So while I could probably get used to everything else about the magic mouse (which isn't to say that I'd want to; if I got a new iMac I'd opt for the mighty mouse), there is one thing that it's missing that I just couldn't get past. The buttons on the side. Anyone who's used a mighty mouse surely knows of the buttons it has on the side. Either you love them or hate them, and I love them. I use them for exposé, which makes them very convenient and makes exposé a feature that I actually use (I wouldn't use it if I had to press F9 to get to it). They also happen to be right where my thumb and ring-finger rest on the mouse, so there's really nothing to using them. Because they're there, exposé is a natural part of the "flow," and using it is as easy as pressing the side-buttons. If it's not clear enough yet how much I need to have exposé, go back and read this paragraph again. The absence of the buttons will stop me and this new mouse from ever getting along. I guess if there's a bright side here though, it's that using the buttons wouldn't be as natural on the new one anyway since they'd be in a strange place.

-The New Macbook is essentially what the reviewers have said. I don't know why they got rid of so many ports on this one, namely Firewire. Yes, USB 2 has a higher top transfer speed, but it rarely actually transfers at that speed. Firewire, on the other hand, transfers at a cool 400Mbps (or 800 if your system has Firewire 800 ports) all the time. When I got my external hard drive I specifically sought one with Firewire, and it's been great.
The unibody construction does give it a nice robustness that you're just not used to coming from a plastic laptop. That is a positive aspect. When I picked it up from the corner (while it was opened) there was no creaking or flexing that I noticed. The material they make the bottom out of is nice, it's fairly grippy. It does seem like it'd stain easily, though.
What puzzles me the most is where they price it. For $800 I'd like this a lot more, but with the aluminum 13" Macbook Pro being $200 away, there aren't a lot of good reasons to get this one. Yeah, I can imagine that some people don't want to spend the extra bucks, but for that much you get a lot more in a laptop. I'd do it.

Spatial localization data:
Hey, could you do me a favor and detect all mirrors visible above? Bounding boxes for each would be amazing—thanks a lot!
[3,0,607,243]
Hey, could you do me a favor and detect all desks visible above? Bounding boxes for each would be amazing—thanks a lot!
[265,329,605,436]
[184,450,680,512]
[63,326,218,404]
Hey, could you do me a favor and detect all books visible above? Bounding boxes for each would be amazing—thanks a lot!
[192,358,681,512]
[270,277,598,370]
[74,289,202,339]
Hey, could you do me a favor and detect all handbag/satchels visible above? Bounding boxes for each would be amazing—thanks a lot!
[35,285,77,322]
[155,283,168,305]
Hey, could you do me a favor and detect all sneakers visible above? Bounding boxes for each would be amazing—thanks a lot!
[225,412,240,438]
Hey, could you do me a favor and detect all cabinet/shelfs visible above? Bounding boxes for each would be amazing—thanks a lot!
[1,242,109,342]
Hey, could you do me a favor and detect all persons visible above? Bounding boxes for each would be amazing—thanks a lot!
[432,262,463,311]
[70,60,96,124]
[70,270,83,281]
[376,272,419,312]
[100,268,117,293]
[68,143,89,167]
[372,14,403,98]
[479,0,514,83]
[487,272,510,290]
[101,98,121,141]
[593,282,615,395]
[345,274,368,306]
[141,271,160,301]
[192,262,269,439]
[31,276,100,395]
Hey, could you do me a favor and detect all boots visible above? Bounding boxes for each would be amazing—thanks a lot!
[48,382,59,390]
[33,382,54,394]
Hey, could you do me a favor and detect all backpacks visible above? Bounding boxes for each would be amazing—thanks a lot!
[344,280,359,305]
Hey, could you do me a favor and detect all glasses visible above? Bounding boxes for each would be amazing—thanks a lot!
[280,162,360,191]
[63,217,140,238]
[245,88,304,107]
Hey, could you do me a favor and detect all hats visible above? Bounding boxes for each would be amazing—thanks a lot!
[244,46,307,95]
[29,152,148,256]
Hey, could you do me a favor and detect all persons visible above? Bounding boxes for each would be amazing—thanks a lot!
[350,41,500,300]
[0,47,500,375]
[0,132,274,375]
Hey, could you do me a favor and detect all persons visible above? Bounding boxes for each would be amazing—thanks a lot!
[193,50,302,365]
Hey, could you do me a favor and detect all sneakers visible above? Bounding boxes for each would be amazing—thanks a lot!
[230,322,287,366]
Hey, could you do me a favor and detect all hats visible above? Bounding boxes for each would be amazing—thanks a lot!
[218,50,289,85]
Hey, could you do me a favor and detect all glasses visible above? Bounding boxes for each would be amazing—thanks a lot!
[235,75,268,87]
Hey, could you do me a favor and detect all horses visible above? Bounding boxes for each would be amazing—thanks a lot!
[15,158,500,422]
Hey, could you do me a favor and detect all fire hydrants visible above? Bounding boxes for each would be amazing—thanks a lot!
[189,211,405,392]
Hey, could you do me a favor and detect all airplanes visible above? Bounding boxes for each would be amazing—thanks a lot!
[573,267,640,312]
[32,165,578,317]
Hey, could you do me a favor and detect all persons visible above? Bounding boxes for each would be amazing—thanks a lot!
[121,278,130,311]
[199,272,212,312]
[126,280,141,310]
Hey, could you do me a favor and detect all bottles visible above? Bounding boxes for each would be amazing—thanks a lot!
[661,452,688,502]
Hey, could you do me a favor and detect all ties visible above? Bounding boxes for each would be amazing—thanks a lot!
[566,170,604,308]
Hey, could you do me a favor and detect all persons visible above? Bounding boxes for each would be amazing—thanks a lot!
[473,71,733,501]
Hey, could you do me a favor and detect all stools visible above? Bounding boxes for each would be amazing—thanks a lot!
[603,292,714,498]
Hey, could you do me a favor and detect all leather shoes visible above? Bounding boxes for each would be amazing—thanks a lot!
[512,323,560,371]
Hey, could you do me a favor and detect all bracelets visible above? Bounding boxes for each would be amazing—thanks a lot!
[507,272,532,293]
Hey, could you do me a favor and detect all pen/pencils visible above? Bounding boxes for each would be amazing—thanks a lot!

> _PARTS OF THE EXERCISE_
1: In the review, what does the writer use the mighty mouse's side buttons for?
2: Can you reproduce the part of the review that begins at the words "-The New Macbook" and stops after "it's been great."?
Nothing here requires the listing.

> _EXPECTED RESPONSES_
1: Exposé.

2:
-The New Macbook is essentially what the reviewers have said. I don't know why they got rid of so many ports on this one, namely Firewire. Yes, USB 2 has a higher top transfer speed, but it rarely actually transfers at that speed. Firewire, on the other hand, transfers at a cool 400Mbps (or 800 if your system has Firewire 800 ports) all the time. When I got my external hard drive I specifically sought one with Firewire, and it's been great.